_To do:_
Scale everything from the line containing "What is the distance measurement" down to the line containing "Answer: (x=6, y=15)", both included, and write those items out again with their requests, multiplying every number in the answers (the distance and the coordinates) by 2.45 and rounding to whole numbers, halves up. Leave out the pictures.

_Dataset entries:_
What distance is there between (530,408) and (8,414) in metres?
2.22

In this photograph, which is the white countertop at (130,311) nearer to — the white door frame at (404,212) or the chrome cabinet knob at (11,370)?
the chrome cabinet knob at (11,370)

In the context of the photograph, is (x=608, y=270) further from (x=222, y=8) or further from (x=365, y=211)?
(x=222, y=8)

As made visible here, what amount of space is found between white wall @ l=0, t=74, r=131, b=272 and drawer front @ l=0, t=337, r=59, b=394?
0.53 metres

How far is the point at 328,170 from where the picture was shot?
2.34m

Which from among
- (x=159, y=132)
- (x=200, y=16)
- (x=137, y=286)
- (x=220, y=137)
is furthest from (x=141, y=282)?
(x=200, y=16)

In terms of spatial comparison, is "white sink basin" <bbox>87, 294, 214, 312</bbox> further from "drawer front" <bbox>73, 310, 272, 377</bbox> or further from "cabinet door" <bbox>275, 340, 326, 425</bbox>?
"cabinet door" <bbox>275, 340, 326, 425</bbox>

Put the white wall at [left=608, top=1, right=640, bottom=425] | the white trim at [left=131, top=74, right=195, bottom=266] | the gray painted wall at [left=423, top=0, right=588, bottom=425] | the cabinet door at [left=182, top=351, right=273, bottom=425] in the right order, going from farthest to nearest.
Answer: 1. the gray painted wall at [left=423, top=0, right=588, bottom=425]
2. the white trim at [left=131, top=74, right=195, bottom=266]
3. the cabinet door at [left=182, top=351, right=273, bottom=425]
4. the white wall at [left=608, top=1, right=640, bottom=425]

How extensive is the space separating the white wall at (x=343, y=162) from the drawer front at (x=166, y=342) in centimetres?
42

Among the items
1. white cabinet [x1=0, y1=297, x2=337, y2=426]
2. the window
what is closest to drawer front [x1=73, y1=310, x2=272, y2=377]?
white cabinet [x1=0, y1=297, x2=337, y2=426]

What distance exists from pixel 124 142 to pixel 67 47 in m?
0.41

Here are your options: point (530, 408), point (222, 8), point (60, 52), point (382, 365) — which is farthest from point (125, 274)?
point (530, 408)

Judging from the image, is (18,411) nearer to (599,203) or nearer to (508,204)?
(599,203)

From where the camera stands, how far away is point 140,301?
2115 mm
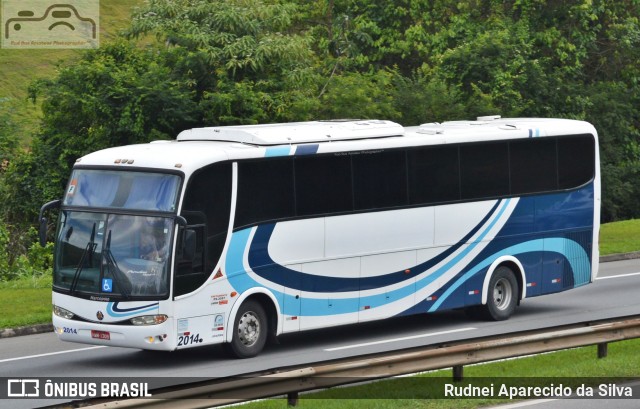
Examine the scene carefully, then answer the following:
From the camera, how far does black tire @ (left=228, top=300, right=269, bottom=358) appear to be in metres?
17.8

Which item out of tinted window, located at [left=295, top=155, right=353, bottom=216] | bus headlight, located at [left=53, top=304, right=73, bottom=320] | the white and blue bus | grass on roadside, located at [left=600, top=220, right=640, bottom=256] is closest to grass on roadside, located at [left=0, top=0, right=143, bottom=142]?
grass on roadside, located at [left=600, top=220, right=640, bottom=256]

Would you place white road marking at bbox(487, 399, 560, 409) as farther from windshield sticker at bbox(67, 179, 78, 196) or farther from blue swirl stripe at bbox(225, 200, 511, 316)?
windshield sticker at bbox(67, 179, 78, 196)

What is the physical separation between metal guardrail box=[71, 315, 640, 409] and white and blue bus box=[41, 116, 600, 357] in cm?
436

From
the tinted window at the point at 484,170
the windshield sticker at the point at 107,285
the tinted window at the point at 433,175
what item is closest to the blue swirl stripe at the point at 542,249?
the tinted window at the point at 484,170

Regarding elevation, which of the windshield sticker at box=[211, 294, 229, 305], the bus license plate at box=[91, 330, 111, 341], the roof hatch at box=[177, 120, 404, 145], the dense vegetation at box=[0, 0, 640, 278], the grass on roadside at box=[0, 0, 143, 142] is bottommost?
the bus license plate at box=[91, 330, 111, 341]

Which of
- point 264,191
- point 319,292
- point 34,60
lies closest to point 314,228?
point 319,292

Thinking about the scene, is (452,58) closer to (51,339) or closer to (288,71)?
(288,71)

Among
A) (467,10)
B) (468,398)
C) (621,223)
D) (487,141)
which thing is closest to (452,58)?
(467,10)

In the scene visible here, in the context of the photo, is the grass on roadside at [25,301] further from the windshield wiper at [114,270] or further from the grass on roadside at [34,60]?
the grass on roadside at [34,60]

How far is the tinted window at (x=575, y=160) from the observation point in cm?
2256

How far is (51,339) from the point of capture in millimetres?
20484

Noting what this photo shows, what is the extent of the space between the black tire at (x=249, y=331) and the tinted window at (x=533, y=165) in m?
5.71

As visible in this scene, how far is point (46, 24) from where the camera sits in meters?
58.1

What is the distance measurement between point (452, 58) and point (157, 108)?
12290 mm
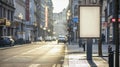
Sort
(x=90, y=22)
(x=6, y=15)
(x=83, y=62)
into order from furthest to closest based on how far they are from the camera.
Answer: (x=6, y=15) < (x=90, y=22) < (x=83, y=62)

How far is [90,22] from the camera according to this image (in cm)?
2458

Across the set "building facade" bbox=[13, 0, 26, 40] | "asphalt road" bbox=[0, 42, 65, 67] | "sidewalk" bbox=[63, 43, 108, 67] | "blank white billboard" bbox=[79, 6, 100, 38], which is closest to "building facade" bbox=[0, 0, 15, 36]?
"building facade" bbox=[13, 0, 26, 40]

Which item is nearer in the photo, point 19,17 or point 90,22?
point 90,22

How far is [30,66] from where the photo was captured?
72.3ft

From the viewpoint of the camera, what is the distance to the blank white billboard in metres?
24.4

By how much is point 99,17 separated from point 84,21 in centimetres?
93

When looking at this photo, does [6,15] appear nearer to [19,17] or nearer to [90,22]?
[19,17]

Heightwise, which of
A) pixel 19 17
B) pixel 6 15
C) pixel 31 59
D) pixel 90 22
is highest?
pixel 19 17

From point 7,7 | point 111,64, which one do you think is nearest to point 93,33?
point 111,64

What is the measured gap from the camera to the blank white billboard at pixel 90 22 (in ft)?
80.1

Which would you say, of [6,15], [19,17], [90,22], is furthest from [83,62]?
[19,17]

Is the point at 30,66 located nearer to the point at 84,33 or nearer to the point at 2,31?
the point at 84,33

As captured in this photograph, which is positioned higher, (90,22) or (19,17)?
(19,17)

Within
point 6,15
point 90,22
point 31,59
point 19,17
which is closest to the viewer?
point 90,22
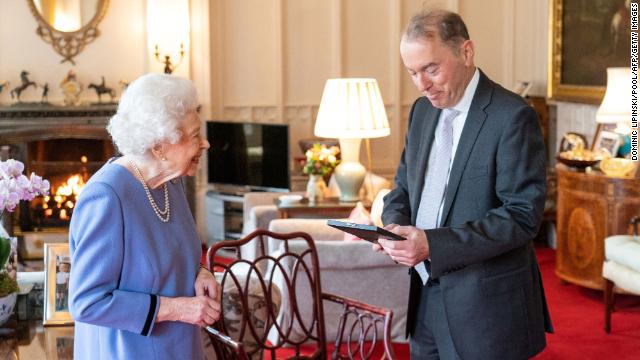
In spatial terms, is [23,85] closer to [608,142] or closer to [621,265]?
[608,142]

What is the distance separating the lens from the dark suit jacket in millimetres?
2516

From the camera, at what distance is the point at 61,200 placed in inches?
320

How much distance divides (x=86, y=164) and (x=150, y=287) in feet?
20.0

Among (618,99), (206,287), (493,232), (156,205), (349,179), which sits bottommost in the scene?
(349,179)

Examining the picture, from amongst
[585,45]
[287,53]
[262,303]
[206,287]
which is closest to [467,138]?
[206,287]

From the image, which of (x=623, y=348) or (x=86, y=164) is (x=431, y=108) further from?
(x=86, y=164)

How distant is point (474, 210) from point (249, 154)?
574 cm

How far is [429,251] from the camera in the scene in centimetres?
253

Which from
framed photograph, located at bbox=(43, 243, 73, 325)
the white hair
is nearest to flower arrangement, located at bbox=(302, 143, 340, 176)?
framed photograph, located at bbox=(43, 243, 73, 325)

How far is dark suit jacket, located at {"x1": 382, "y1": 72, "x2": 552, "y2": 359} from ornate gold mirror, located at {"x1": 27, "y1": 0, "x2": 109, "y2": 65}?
248 inches

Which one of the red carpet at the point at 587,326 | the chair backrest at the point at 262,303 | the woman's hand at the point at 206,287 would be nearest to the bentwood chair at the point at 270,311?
the chair backrest at the point at 262,303

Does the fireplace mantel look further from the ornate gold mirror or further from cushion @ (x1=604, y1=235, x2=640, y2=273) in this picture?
cushion @ (x1=604, y1=235, x2=640, y2=273)

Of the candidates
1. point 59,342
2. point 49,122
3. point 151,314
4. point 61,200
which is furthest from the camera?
point 61,200

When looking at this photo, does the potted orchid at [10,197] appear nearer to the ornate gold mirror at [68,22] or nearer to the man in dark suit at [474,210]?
the man in dark suit at [474,210]
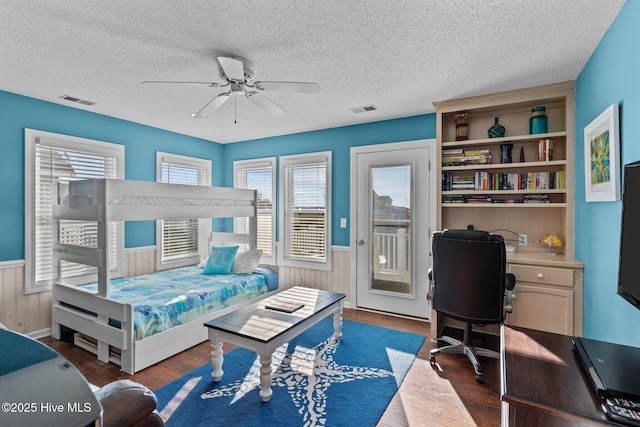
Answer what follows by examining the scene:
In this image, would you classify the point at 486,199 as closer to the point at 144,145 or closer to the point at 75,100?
the point at 144,145

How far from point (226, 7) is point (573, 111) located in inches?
118

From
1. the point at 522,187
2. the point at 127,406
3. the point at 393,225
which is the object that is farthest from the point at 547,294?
the point at 127,406

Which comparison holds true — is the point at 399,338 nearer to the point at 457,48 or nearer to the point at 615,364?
the point at 615,364

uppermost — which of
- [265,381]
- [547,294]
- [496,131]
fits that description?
[496,131]

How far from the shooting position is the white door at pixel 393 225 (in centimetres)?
377

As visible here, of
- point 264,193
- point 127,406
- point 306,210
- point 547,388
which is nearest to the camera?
point 127,406

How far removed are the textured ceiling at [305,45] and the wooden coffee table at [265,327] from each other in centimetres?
203

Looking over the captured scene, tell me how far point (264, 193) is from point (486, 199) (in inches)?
125

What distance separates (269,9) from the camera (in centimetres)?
178

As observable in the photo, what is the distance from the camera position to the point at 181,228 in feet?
15.4

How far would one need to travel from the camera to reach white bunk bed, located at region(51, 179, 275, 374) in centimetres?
256

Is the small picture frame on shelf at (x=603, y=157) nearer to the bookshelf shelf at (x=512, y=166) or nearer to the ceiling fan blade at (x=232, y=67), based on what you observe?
the bookshelf shelf at (x=512, y=166)

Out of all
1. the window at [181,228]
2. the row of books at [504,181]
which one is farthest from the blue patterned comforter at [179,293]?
the row of books at [504,181]

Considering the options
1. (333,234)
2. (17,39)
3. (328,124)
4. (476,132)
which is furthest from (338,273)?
(17,39)
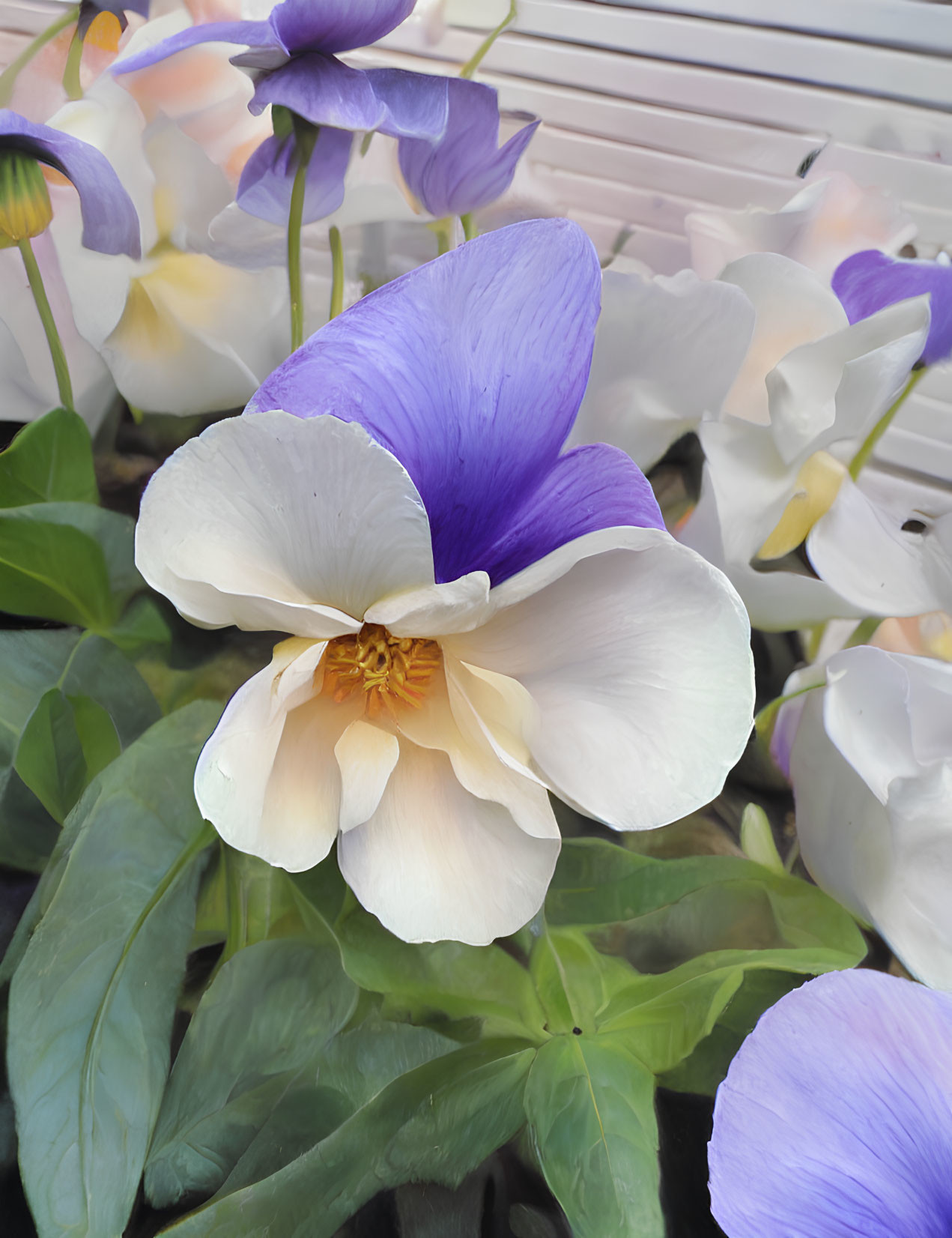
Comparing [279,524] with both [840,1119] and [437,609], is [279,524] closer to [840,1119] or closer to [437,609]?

_Output of the exercise:_
What is the distance measurement between point (452, 58) and point (157, 108)?
30111 mm
Sort
(x=90, y=22)
(x=6, y=15)
(x=83, y=62)
into order from furthest to closest based on how far they are from the camera.
Answer: (x=15, y=37) < (x=221, y=54) < (x=203, y=152)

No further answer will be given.